Structure of FokI has implications for DNA cleavage.

FokI is a member an unusual class of restriction enzymes that recognize a specific DNA sequence and cleave nonspecifically a short distance away from that sequence. FokI consists of an N-terminal DNA recognition domain and a C-terminal cleavage domain. The bipartite nature of FokI has led to the development of artificial enzymes with novel specificities. We have solved the structure of FokI to 2.3 A resolution. The structure reveals a dimer, in which the dimerization interface is mediated by the cleavage domain. Each monomer has an overall conformation similar to that found in the FokI-DNA complex, with the cleavage domain packing alongside the DNA recognition domain. In corroboration with the cleavage data presented in the accompanying paper in this issue of Proceedings, we propose a model for FokI DNA cleavage that requires the dimerization of FokI on DNA to cleave both DNA strands.

FokI dimerization is required for DNA cleavage.
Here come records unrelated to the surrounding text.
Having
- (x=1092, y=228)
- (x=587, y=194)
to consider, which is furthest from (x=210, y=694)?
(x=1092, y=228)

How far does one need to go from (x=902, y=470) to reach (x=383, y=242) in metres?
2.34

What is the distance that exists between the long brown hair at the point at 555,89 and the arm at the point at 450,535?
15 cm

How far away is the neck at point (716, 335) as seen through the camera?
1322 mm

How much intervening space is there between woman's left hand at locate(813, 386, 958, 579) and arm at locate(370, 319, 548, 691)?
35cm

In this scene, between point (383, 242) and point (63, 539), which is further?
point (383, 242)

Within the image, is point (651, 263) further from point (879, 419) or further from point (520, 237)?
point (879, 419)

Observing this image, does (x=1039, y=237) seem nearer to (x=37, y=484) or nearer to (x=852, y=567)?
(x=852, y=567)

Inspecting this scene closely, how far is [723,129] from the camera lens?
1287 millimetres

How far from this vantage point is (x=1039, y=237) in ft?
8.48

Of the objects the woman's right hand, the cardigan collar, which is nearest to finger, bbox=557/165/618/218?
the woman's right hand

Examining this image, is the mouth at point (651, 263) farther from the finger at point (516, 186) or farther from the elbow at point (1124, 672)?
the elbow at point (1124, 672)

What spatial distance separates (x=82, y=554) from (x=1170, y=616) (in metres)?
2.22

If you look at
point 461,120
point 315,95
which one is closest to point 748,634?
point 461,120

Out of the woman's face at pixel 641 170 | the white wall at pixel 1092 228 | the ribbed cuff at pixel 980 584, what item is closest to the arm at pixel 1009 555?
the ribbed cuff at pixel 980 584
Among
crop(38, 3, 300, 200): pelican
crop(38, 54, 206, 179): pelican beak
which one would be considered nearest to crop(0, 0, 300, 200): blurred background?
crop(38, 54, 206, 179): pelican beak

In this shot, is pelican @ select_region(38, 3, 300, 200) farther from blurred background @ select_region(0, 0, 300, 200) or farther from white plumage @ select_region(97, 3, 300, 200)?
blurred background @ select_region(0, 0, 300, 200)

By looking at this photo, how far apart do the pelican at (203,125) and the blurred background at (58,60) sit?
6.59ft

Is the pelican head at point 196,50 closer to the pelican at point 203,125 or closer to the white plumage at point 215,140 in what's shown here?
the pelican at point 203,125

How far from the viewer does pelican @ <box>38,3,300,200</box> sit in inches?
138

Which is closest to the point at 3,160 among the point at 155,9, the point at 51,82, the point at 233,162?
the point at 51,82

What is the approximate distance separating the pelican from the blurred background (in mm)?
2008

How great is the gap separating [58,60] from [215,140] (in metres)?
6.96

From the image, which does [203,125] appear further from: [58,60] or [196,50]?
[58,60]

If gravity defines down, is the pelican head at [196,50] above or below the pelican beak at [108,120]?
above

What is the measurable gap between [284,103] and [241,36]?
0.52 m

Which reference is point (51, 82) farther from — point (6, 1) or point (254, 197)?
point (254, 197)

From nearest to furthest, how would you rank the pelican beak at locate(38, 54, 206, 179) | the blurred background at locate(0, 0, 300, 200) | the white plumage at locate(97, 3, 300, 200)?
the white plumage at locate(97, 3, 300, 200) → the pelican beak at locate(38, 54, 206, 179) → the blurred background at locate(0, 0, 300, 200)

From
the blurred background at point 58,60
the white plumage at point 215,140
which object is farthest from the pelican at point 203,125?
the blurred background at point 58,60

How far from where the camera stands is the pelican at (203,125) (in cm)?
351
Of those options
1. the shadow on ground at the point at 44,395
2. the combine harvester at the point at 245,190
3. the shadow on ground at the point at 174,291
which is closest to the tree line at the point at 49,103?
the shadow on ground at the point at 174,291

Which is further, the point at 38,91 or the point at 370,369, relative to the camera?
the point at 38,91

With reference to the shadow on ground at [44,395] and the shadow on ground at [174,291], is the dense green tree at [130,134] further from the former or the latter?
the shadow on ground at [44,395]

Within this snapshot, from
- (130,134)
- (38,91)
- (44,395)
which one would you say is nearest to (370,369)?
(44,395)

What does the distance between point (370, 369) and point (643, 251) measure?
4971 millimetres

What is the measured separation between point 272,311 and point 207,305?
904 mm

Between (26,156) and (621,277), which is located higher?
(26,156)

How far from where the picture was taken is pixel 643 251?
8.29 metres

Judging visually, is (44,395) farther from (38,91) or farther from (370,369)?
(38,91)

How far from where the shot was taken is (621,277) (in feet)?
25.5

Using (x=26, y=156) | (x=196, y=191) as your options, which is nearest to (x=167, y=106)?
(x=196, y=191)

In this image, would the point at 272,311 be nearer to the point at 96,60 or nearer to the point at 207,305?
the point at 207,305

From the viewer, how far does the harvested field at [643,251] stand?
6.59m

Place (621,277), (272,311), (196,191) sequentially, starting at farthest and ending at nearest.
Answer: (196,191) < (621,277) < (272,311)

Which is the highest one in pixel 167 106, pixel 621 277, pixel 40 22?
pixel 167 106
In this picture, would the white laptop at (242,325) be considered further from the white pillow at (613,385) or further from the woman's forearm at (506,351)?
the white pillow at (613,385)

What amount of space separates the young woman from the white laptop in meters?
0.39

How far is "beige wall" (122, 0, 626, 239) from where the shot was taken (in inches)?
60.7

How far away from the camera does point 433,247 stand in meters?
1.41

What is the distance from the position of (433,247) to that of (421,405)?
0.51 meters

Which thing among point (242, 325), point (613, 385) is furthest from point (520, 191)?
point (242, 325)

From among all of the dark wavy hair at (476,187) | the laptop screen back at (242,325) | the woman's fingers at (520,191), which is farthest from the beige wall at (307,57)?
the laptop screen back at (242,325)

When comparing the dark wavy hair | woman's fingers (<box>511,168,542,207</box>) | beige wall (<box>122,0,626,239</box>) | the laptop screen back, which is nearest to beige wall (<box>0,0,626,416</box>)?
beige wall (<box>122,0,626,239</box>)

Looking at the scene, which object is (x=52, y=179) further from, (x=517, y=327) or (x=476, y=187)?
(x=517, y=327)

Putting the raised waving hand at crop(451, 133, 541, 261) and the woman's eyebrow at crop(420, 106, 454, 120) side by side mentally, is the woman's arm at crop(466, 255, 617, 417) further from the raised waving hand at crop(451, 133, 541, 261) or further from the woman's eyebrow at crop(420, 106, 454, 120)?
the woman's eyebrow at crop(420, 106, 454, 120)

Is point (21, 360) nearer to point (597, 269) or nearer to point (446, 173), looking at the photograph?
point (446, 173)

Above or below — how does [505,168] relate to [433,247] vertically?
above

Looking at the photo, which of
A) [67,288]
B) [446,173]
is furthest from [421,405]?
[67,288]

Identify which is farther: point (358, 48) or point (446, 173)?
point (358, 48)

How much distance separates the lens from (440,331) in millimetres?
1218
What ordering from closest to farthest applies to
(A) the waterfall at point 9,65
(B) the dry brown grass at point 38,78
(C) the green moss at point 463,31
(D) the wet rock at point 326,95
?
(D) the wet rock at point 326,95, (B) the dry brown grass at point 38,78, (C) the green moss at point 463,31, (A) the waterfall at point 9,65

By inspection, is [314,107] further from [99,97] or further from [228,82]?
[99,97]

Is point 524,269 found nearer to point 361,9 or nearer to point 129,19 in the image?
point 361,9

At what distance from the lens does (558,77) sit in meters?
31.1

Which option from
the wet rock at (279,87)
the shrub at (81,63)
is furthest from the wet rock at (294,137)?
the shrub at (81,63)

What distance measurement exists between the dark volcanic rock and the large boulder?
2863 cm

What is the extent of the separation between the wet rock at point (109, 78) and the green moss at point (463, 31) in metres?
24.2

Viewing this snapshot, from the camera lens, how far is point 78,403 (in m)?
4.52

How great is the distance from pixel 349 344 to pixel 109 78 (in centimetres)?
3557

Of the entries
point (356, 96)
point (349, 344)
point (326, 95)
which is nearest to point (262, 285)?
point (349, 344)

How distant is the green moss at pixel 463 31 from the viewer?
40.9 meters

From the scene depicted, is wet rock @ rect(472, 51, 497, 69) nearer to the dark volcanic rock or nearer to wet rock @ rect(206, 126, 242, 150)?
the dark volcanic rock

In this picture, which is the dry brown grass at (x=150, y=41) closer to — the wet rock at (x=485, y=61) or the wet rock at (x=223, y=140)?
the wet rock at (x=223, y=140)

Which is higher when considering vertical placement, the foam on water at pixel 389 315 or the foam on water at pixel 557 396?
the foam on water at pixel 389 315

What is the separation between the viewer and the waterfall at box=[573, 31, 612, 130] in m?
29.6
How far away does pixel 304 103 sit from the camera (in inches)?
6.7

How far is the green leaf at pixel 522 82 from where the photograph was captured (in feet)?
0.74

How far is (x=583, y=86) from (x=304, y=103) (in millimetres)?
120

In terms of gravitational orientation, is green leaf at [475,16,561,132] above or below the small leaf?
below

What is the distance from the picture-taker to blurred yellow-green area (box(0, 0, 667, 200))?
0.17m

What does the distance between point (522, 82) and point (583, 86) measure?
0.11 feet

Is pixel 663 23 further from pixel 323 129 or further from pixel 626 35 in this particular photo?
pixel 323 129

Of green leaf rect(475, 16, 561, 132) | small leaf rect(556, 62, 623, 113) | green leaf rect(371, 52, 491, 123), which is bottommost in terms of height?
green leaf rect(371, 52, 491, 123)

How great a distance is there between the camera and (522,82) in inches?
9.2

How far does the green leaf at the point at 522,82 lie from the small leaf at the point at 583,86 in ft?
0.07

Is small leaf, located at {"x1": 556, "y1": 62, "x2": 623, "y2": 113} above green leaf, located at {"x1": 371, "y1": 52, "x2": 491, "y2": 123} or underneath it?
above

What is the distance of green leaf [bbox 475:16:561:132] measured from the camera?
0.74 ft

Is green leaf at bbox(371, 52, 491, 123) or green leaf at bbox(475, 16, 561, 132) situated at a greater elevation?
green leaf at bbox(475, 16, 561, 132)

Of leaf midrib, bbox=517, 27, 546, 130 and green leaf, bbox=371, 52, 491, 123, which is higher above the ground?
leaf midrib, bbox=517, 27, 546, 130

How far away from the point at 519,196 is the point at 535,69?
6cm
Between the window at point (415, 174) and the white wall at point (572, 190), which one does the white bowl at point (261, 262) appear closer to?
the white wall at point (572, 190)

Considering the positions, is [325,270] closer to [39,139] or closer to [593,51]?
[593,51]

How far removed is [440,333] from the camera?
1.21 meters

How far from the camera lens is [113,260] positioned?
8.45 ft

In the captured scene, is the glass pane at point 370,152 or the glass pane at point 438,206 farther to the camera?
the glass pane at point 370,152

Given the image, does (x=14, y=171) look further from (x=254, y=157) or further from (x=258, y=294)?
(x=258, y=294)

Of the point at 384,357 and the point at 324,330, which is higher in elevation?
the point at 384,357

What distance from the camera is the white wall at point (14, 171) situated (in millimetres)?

FokI is a type IIs restriction endonuclease comprised of a DNA recognition domain and a catalytic domain. The structural similarity of the FokI catalytic domain to the type II restriction endonuclease BamHI monomer suggested that the FokI catalytic domains may dimerize. In addition, the FokI structure, presented in an accompanying paper in this issue of Proceedings, reveals a dimerization interface between catalytic domains. We provide evidence here that FokI catalytic domain must dimerize for DNA cleavage to occur. First, we show that the rate of DNA cleavage catalyzed by various concentrations of FokI are not directly proportional to the protein concentration, suggesting a cooperative effect for DNA cleavage. Second, we constructed a FokI variant, FokN13Y, which is unable to bind the FokI recognition sequence but when mixed with wild-type FokI increases the rate of DNA cleavage. Additionally, the FokI catalytic domain that lacks the DNA binding domain was shown to increase the rate of wild-type FokI cleavage of DNA. We also constructed an FokI variant, FokD483A, R487A, which should be defective for dimerization because the altered residues reside at the putative dimerization interface. Consistent with the FokI dimerization model, the variant FokD483A, R487A revealed greatly impaired DNA cleavage. Based on our work and previous reports, we discuss a pathway of DNA binding, dimerization, and cleavage by FokI endonuclease.